A list is a sequential (the order is relevant), zero-indexed (first item is indexed at 0) and mutable (you can add or delete elements) collection signified by ```[... , ...]```. Lets make and play around with a list:

In [15]:
mylistoffavouritefruits = ["Strawberries","Blackberries","Blueberries"]
print('My first and third favourite fruits are ' + mylistoffavouritefruits[0] + ' and ' + mylistoffavouritefruits[2])
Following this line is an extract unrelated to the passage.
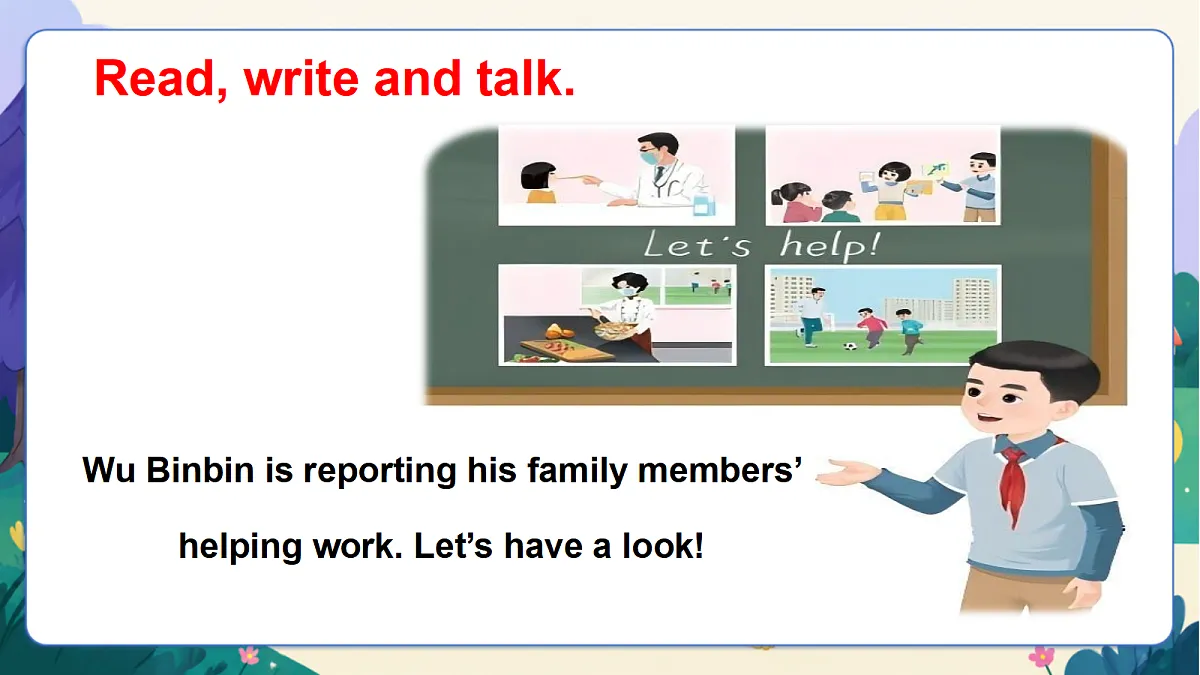 Read, write and talk.

Let's help!

Wu Binbin is reporting his family members' helping work. Let's have a look!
mylistoffavouritefruits.append("Gooseberries")
print(mylistoffavouritefruits)

My first and third favourite fruits are Strawberries and Blueberries
['Strawberries', 'Blackberries', 'Blueberries', 'Gooseberries']


### 3.2. Tuples

A tuple is a sequential, zero-indexed and *immutable* collection signified by ```(... , ...)```: a list you can't change. It's denoted by parentheses rather than square brackets. They are used in lots of places where you don't want a list to change size or you want your object operations to be faster than with a list:

```python
mytupleoffavouritefruits = ("Strawberries","Blackberries","Blueberries")
```

#### 3.1.2. Querying and Slicing Lists/Tuples 

You can index a list just like a string, and just like strings, you can ask for a range of values (a 'slice') using a semi-colon (although if you run out of range, you will get an error):

```python
mylistoffavouritefruits[0:2]
```

Note here that the return is a list. If we want a specific string, we can index the new list:

```python
mylistoffavouritefruits[0:2][0]
```

You can also index from the end of the list/tuple/string to walk backwards. This is done with negative numbers:

```python
mylistoffavouritefruits[-1]
```

### 3.3 Dictionaries

A dictionary is an unordered, key-indexed and mutable collection signified by ```{... : ... , ... : ... }```. Like in English, where a dictionary defines a word, a dictionary in Python uses a key to fetch a value:

```python
FruitScoresDict = {"Apples":"7/10","Bananas":"8/10", "Strawberries":"10/10"}
```

In [16]:
FruitScoresDict = {"Apples":"7/10","Bananas":"8/10", "Strawberries":"10/10"}
FruitScoresDict['Blueberries']="9/10" #add a new key:value pair 'on the fly'

print(FruitScoresDict.keys())
print(FruitScoresDict.values())
print(FruitScoresDict.items())
print(FruitScoresDict['Apples'])

dict_keys(['Apples', 'Bananas', 'Strawberries', 'Blueberries'])
dict_values(['7/10', '8/10', '10/10', '9/10'])
dict_items([('Apples', '7/10'), ('Bananas', '8/10'), ('Strawberries', '10/10'), ('Blueberries', '9/10')])
7/10


## Optional Homework:

What is a set? Is it ordered, mutable, etc? What benefits does it provide over a list, tuple or dictionary? What about if there are duplicates in the set? Sets will also feature at the start of (non-optional) Homework Two...

## Non-Optional Homework!

Be sure to submit the Week One Homework Questions via email by next 5pm on Tuesday!